Profondément ému, M. de Saint-Remy contemplait ce tableau touchant, lorsqu’une funeste pensée lui traversant tout à coup l’esprit, il s’approcha de Clémence et lui dit à voix basse:

– Et la mère de cette infortunée, madame?

La marquise se retourna vers M. de Saint-Remy et lui répondit avec une tristesse navrante:

– Cette enfant… n’a plus de mère… monsieur.

– Grand Dieu!… morte!!!

– J’ai appris seulement hier soir, à mon retour, l’adresse de Mme de Fermont… et son état désespéré. À une heure du matin, j’étais chez elle avec mon médecin. Ah! monsieur!… quel tableau!… La misère dans toute son horreur… et aucun espoir de sauver cette pauvre mère expirante!

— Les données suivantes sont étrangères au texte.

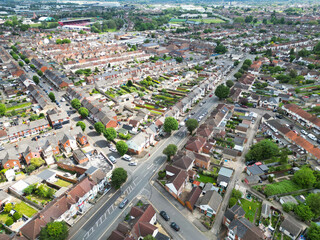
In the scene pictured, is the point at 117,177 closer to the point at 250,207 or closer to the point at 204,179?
the point at 204,179

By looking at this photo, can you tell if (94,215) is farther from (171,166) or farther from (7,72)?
(7,72)

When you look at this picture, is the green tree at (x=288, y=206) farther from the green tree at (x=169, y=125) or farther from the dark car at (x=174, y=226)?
the green tree at (x=169, y=125)

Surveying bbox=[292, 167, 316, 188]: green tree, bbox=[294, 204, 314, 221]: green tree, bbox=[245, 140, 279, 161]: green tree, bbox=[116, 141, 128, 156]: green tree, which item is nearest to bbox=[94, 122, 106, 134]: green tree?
bbox=[116, 141, 128, 156]: green tree

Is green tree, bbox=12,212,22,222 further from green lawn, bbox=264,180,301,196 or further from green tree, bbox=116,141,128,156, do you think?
green lawn, bbox=264,180,301,196

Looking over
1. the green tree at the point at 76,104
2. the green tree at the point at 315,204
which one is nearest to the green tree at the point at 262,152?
the green tree at the point at 315,204

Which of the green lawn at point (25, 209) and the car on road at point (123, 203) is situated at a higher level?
the car on road at point (123, 203)
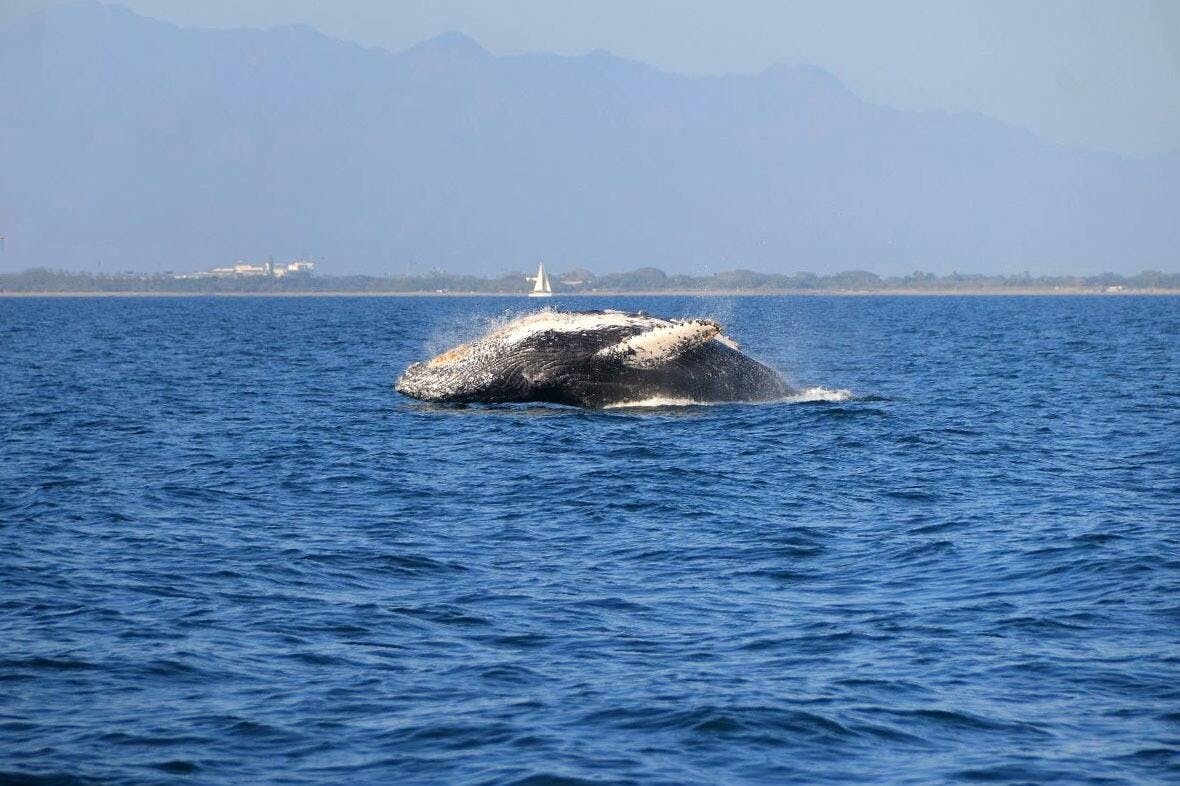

– Oh! que son agonie a dû être affreuse, si la pensée de sa fille lui était présente!

– Son dernier mot a été: «Ma fille!»

– Quelle mort… mon Dieu!… Elle, mère si tendre, si dévouée. C’est épouvantable!

Une des religieuses vint interrompre l’entretien de M. de Saint-Remy et de Mme d’Harville, en disant à celle-ci:

– La jeune demoiselle est bien faible… elle entend à peine; tout à l’heure peut-être elle reprendra un peu de connaissance… cette secousse l’a brisée. Si vous ne craigniez pas, madame, de rester là… en attendant que la malade revienne tout à fait à elle, je vous offrirais ma chaise.

– Donnez… donnez, dit Clémence en s’asseyant auprès du lit; je ne quitterai pas Mlle de Fermont; je veux qu’elle voie au moins une figure amie lorsqu’elle ouvrira les yeux… ensuite je l’emmènerai avec moi, puisque le médecin trouve heureusement qu’on peut la transporter sans danger.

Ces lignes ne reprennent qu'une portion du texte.